Upon his return to the states, our young man visited his own physician who confirmed that this was the same medication he would have prescribed had the visit been at a Mile High vs. sea level. That office visit, less the $25 deductible, was probably another $125, but our young man won’t be fazed by that because he has insurance.

Fact: The cost of health care can be devastating. Especially when you figure that 70% of all bankruptcies filed in the last year were precipitated by insurmountable medical bills.

So what’s happened to our system that we as Americans buy into the idea that health insurance is an entitlement or that health care is our right, and that employers must provide it, although it’s not perceived as being as valuable as a raise?

We don’t pay the highest salaries comparatively in our little company. But we do pay on par for health insurance coverage. For some of our employees, the health insurance benefit amounts to one-fifth of their gross salary. The younger ones in the group would probably rather have a new Kia, or a swell vacation to a far-away land (where, I might note, they’re bound to get cheaper health care if the need arises.)

So when I turn on my Internet, pick up a newspaper, listen to the radio, watch the TV, I’m hearing that healthcare needs reform. I’m not hearing much about the choices employers need to make in order to afford to provide that benefit. I’m not hearing the correlation being drawn that if a company pays X for health insurance for its employees that it could mean eliminating XX positions going into next year.

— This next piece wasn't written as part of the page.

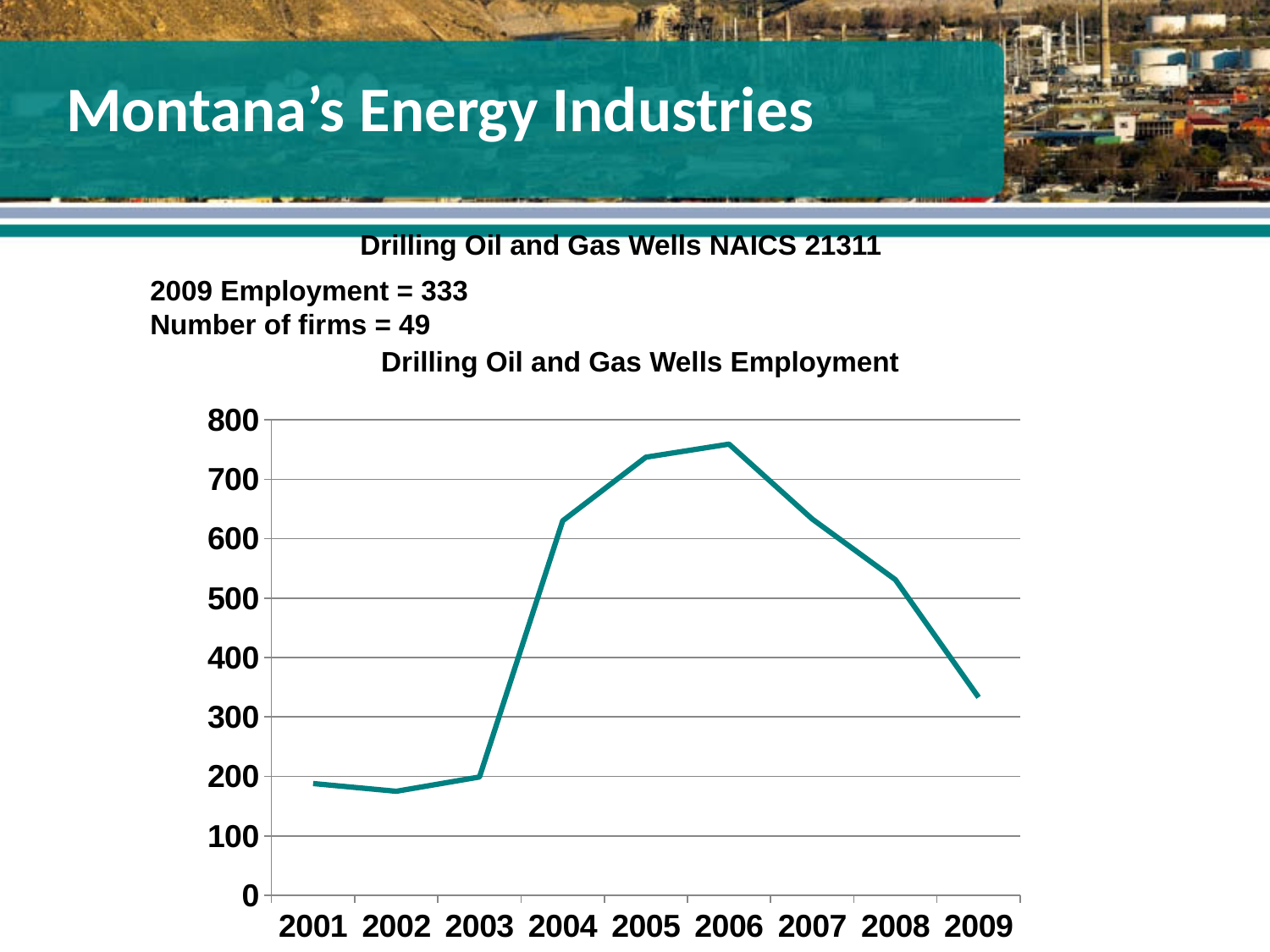
Is the value for 2005 greater or less than 700? greater Is the value for 2008 greater or less than 500? greater What is the employment value for 2009 in the chart? 333 How many years are plotted on the x axis of the chart? 9 Which year has the larger employment value, 2003 or 2004? 2004 Is the value for 2003 greater or less than 300? less Do the employment values rise or fall from 2006 to 2009? fall Which year has the highest employment in the chart? 2006 What is the title of the chart? Drilling Oil and Gas Wells Employment What kind of chart is shown on the slide? line chart Which year has the larger employment value, 2006 or 2009? 2006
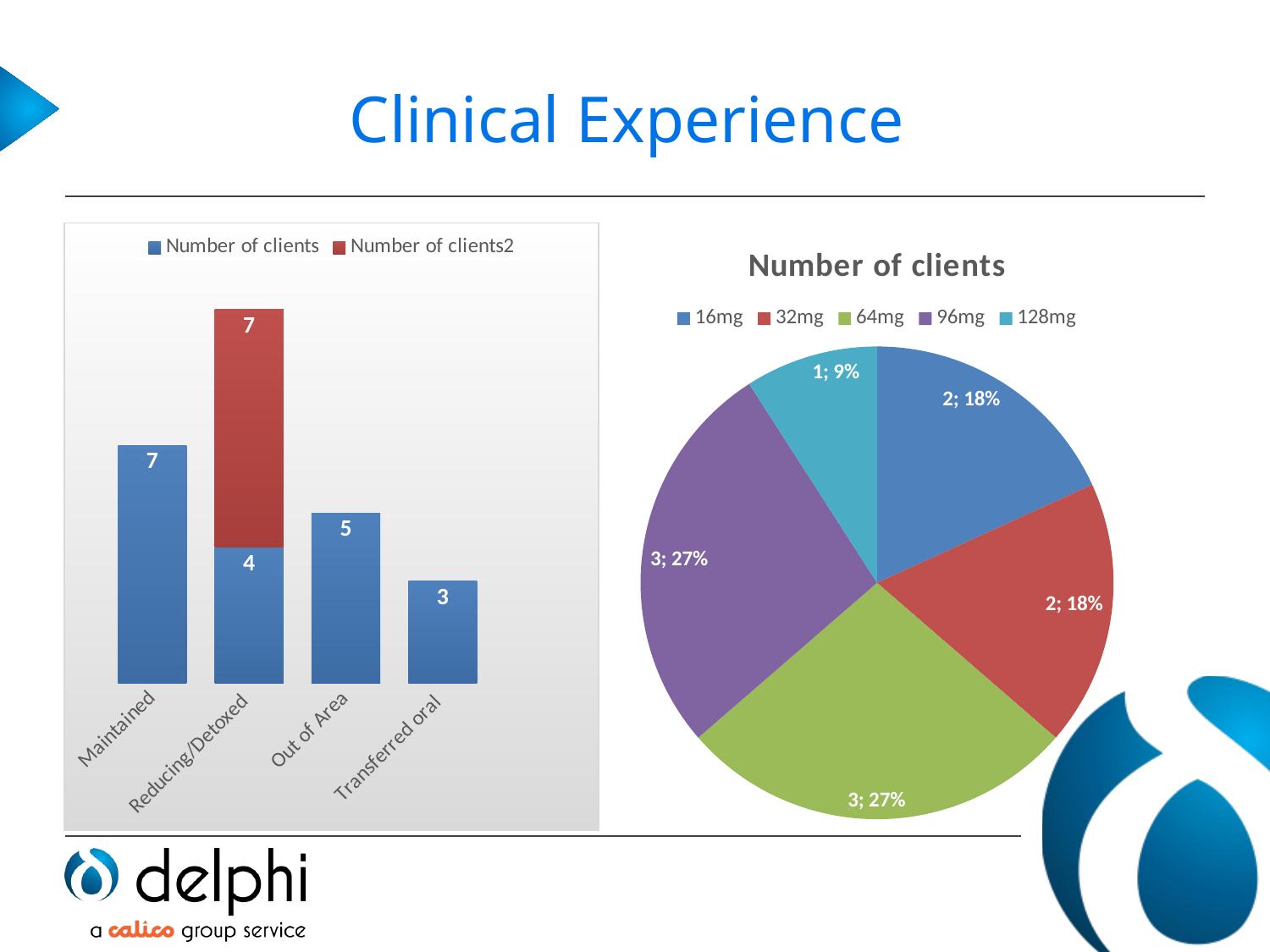
What kind of chart is the 'Number of clients' chart on the right? Pie chart In the bar chart on the left, what is the total of the stacked bar for Reducing/Detoxed? 11 In the bar chart on the left, what is the Number of clients value for Maintained? 7 In the 'Number of clients' pie chart, what is the value for 64mg? 3 In the bar chart on the left, what is the difference between the Number of clients values for Maintained and Transferred oral? 4 In the bar chart on the left, how many series does the legend list? 2 In the 'Number of clients' pie chart, how many slices does the legend list? 5 In the bar chart on the left, which category has the lowest Number of clients value? Transferred oral In the bar chart on the left, what is the Number of clients2 value for Reducing/Detoxed? 7 In the 'Number of clients' pie chart, what share does the 128mg slice represent? 9% In the bar chart on the left, how many categories are shown on the x axis? 4 In the bar chart on the left, what is the Number of clients value for Out of Area? 5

I recently accompanied my mother to a hospital where she wanted to return a hand-held pincer, never used, that had been given to my father two weeks prior. He’d had back surgery and the device was one of the many accessories the physical therapist had offered (at a dear cost) for my dad to take home. He’d gotten by without opening the plastic wrapper on the pincer and my mother wanted a credit for its return. We stood for five minutes at a counter waiting for one of the four receptionists to acknowledge our presence. They were gabbing among themselves, never looking up even though they’d gotten our scent. Only one of the four was actively doing what would be called hospital work as she scheduled another woman at the counter for a return visit. In private industry, even a really seriously customer-service-oriented industry, the scheduling could have been accomplished in less than 2 minutes by one individual. Overlaid by the co-workers chatter about the upcoming weekend, it consumed four of them, at a cost passed along to all patients.

A physical therapist passing by stopped to ask if we’d been helped. She was the one to explain to my mother that the hospital would not accept the pincer back, but that my mother could drive to the hospital wares outlet 12 miles east to return it…if she called first.

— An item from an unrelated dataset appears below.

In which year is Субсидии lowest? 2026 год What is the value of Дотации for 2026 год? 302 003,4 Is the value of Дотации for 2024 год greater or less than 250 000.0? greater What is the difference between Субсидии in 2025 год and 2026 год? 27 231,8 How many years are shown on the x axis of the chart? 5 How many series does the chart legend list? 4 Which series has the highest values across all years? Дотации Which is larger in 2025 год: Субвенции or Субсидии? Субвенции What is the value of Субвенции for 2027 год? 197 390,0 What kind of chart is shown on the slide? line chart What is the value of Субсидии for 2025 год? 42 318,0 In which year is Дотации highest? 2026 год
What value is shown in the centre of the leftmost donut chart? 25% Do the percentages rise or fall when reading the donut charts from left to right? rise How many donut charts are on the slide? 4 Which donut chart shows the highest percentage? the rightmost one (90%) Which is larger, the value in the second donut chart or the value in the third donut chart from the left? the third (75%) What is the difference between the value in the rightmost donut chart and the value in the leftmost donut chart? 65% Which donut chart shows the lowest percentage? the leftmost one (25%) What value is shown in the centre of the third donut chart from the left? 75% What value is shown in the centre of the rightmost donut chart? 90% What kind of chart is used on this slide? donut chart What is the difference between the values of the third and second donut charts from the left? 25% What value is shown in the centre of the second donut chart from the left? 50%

My second visit to a hospital this quarter was to accompany my son who’d suffered what I had determined was whiplash from the rollercoaster. Because he is my grown son, he didn’t want to take my advice about seeking a medical opinion soon after the night at the amusement park. Because he’s my grown son who I happen to work with, I ended up being in the office with him when he displayed symptoms that could be confused with a heart attack. Turns out, the emergency room physician diagnosed whiplash. One CAT scan and shot of muscle relaxant in the arm later, the ER doc prescribed pain killers and rest for a few days. I was the one to go to the pharmacy…no dispensing out of the emergency room. I was also the one to open the mail the day the invoice for the ER visit showed up—all $8,000+ of it. With insurance, it was just $2,500…still too much, in my opinion.

So what is the media’s responsibility in all this talk-talk about health care insurance? My opinion is that that responsibility is in telling the whole story…not just the shiny parts, like a silver balloon headed skyward.